The other principle I want to mention is about reporting burden. We have a real responsibility to be disciplined about what we ask our grantees to do in M&E and, in turn, what our grantees ask their beneficiaries to do. Rich or poor, no one likes to spend hours of time answering questions and completing surveys. This again goes back to clarity around purpose—we turn too quickly to surveys without fitting them into an appropriate evaluation design that serves a distinct purpose. 

What kind of measurement most enables the Gates Foundation to continuously improve?

If you look at the most relevant data for the work that we actually do as grantmakers, the variable that we can most clearly control and adjust, it is the relationships we have with grantees and partners. This is the vehicle through which we achieve our impact. Four years ago we began surveying all of our active grantees through a process led by the Center for Effective Philanthropy, which resulted in our first organization-wide Grantee Perception Report. Our CEO has made responding to this feedback a top organizational priority—and you can really see the change that has resulted in how we communicate and work with grantees. For instance, we now have a dedicated team working on strengthening grantee relationships, senior leaders—our CEO and presidents—hold annual “grantee community calls,” and teams (for example, Agriculture, HIV, College Ready) have individualized plans to ensure that they are building solid relationships with their grantees.

With such a huge breadth of strategies and initiatives, how does the foundation assess the impact it is having as a whole?

I think it's a fool’s errand to try to add up and compare your work when you are funding across so many different fields, where success is measured in such different ways. It may make sense to do this if you want to tell a story about your work, but who is the story for? For learning and decision-making, it’s much more pertinent to focus measurement at the level at which your work is planned (for us, initiatives or portfolios of grants, as well as individual and particularly important investments that are expected to be especially catalytic). Good measurement requires clear, concrete outcomes and good planning; I’m not convinced any organization—especially a complex one—really plans to achieve outcomes that require all its pieces to line up just so. 

What is the most important thing you have personally learned about measurement and evaluation over the past eighteen or so months in this role?

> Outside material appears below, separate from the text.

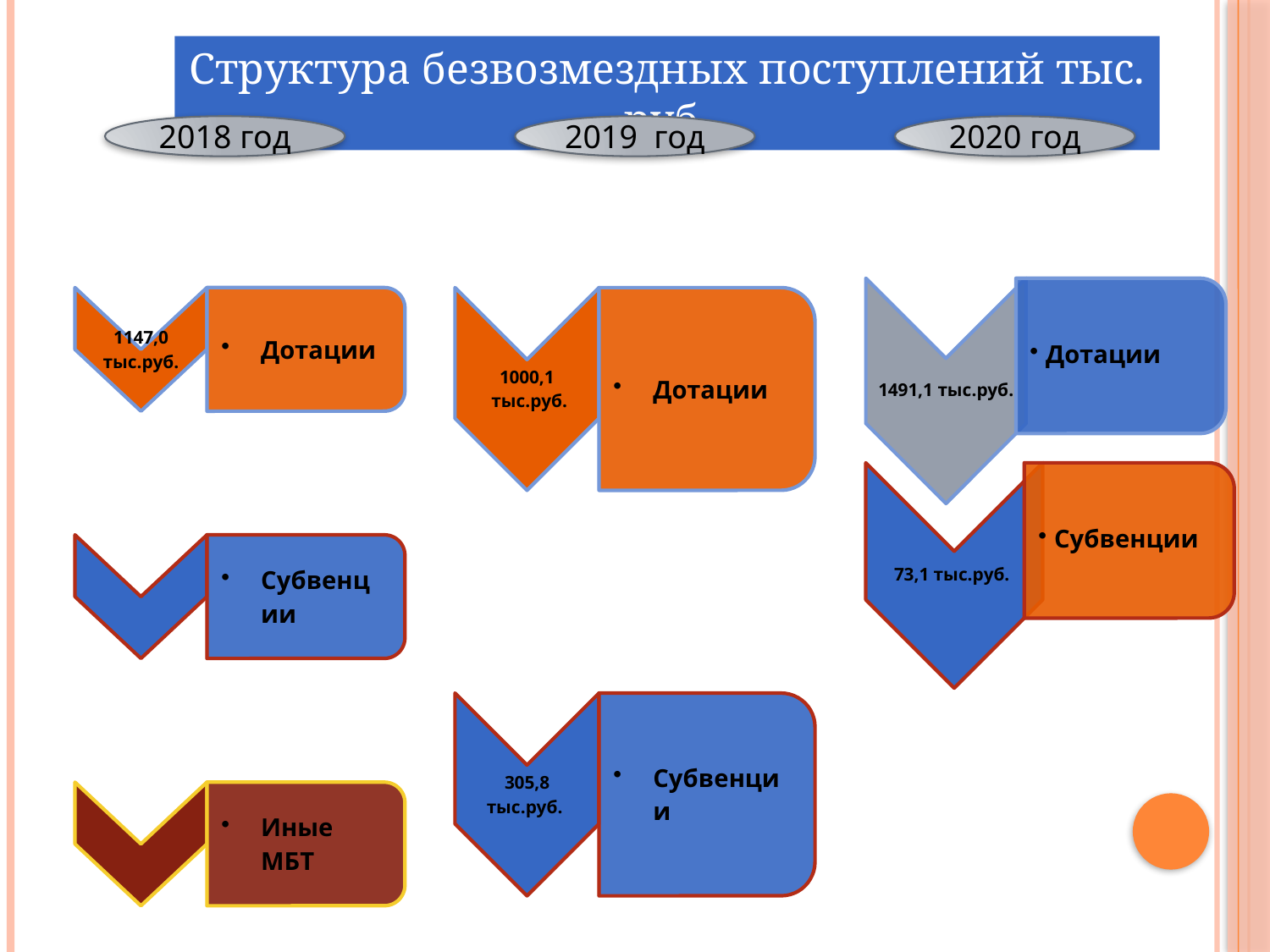
In which year is the value for Дотации the lowest? 2019 год In which year is the value for Дотации the highest? 2020 год What is the value shown for Субвенции in 2019? 305,8 тыс.руб. How many years are shown on the slide? 3 What is the value shown for Дотации in 2018? 1147,0 тыс.руб. Which is larger in 2020, Дотации or Субвенции? Дотации What is the value shown for Субвенции in 2020? 73,1 тыс.руб. What is the difference between Дотации in 2020 and Дотации in 2018? 344,1 тыс.руб. What is the value shown for Дотации in 2020? 1491,1 тыс.руб. What is the difference between Дотации and Субвенции in 2020? 1418,0 тыс.руб. What is the value shown for Дотации in 2019? 1000,1 тыс.руб. What is the title of the slide? Структура безвозмездных поступлений тыс. руб.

The biggest learning for me is that my job is more about organizational change than it is about being an evaluation expert. An organization can have great M&E people and expertise, as we do, but it won’t actually lead to anything unless there’s alignment up and down the organization around what enables success. Some examples include: leaders that continually ask their teams to define and plan toward measureable outcomes, consistent expectations for staff and partners about what constitutes credible evidence for decision making, executive leaders who understand and sponsor change that can be tough and take a long time, and tools and resources for staff and grantees to integrate rigorous planning and M&E into their day-to-day work.